A Resource for Visualization of Salmon Liver Transcriptomic Data

There is an ever-growing wealth of publicly available transcriptomic data for Atlantic salmon from published studies. It requires time and expertise however to transform this data from a raw to interpretable state. To aid public exploration into this data, we developed an R-script visualization app to aid in explorative and hypothesis-driven analysis of salmon lipid genes. We have processed liver RNAseq data from many liver samples (316) to interactively visualize gene expression data across several studies (Gillard et al. 2018; Jin et al. 2020a, b; Yang Jin et al. 2019). Users may select from curated sets of lipid-related genes along with sets of samples from different experiments and compare gene expression in the auto-generated plot. The app may be used online at https://garethgillard.shinyapps.io/Atlantic_salmon_lipid_expression_viewer or the open code may be accessed from https://gitlab.com/garethgillard/atlantic-salmon-lipid-expression-viewer. See the app documentation for methods of data generation, along with data and method behind Fig. 2.
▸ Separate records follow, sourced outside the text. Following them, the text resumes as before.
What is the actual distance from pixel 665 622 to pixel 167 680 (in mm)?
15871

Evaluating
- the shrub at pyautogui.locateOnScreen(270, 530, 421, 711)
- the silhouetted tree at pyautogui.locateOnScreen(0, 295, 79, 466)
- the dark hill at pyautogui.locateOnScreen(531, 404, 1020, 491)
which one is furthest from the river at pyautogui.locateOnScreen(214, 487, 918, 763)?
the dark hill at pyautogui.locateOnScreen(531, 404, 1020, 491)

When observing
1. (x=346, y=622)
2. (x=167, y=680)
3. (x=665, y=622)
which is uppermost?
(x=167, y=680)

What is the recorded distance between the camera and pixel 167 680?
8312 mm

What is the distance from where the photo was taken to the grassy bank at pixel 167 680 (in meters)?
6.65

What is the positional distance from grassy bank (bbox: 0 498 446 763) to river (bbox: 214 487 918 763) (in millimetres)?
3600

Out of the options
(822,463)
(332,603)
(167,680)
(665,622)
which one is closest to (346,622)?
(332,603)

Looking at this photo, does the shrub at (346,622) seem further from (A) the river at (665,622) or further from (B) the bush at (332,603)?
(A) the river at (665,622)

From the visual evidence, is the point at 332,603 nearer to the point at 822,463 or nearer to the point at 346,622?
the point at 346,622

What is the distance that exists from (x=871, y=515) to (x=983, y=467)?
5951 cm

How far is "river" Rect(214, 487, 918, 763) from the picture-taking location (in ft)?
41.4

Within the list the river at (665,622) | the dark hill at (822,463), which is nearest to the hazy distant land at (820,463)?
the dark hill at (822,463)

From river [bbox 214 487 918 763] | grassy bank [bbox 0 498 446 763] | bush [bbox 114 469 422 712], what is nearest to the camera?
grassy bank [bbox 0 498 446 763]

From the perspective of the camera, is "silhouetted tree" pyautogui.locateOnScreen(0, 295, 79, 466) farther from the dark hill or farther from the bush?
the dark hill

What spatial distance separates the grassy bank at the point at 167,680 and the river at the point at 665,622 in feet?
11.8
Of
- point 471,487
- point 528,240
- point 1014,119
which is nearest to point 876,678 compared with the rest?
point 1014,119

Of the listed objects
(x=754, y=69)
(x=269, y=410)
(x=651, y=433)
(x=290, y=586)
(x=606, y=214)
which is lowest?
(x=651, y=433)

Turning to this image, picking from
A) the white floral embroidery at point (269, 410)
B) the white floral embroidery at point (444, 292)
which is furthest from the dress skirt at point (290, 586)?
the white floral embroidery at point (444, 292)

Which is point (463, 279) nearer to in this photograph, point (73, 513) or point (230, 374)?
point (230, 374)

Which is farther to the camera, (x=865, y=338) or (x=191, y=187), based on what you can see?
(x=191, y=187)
Concluding Remarks and Future Perspective

The increasing global demand for fish can potentially be met through sustainable aquaculture, including salmon farming. In the case of the latter, ensuring adequate n-3 LC-PUFA content of farmed salmon is crucial to maintaining its value as a good source of the health-promoting fatty acids, EPA and DHA. In this regard, detailed knowledge about the primary source of n-3 LC-PUFAs in aquafeeds, the endogenous LC-PUFA biosynthetic capabilities, and regulation in salmon is important and needs to be integrated in aquafeed formulation and salmon breeding and farming as a whole. The LC-PUFA biosynthetic capabilities in salmon depend not only on the presence of complementary desaturase and elongase enzymes but also the relatively high functionally redundant and bifunctionality of the multiple enzyme copies partly originating from the salmonid-specific WGD and perhaps also lineage-specific gene duplications. The impact of WGD on the plasticity of salmon LC-PUFA pathway particularly regarding PO-based diets is worth pursuing further to fully understand the evolutionary consequences of WGD on the pathway and also exploit the evolving genome to produce salmon breeds with higher LC-PUFA biosynthetic capability. The transcriptional regulatory networks associated to the LC-PUFA biosynthesis in salmon appear to be similar to what is seen in mammals, in which the Lxr-Srebp-1 pathway is emerging as a central regulator. While several studies acknowledge the key roles of Srebp-1 in salmon, detailed understanding of the interplay between the Lxr-Srebp-1 pathway and dietary as well as endogenously synthesized LC-PUFA is important as this can inform optimal aquafeed formulation.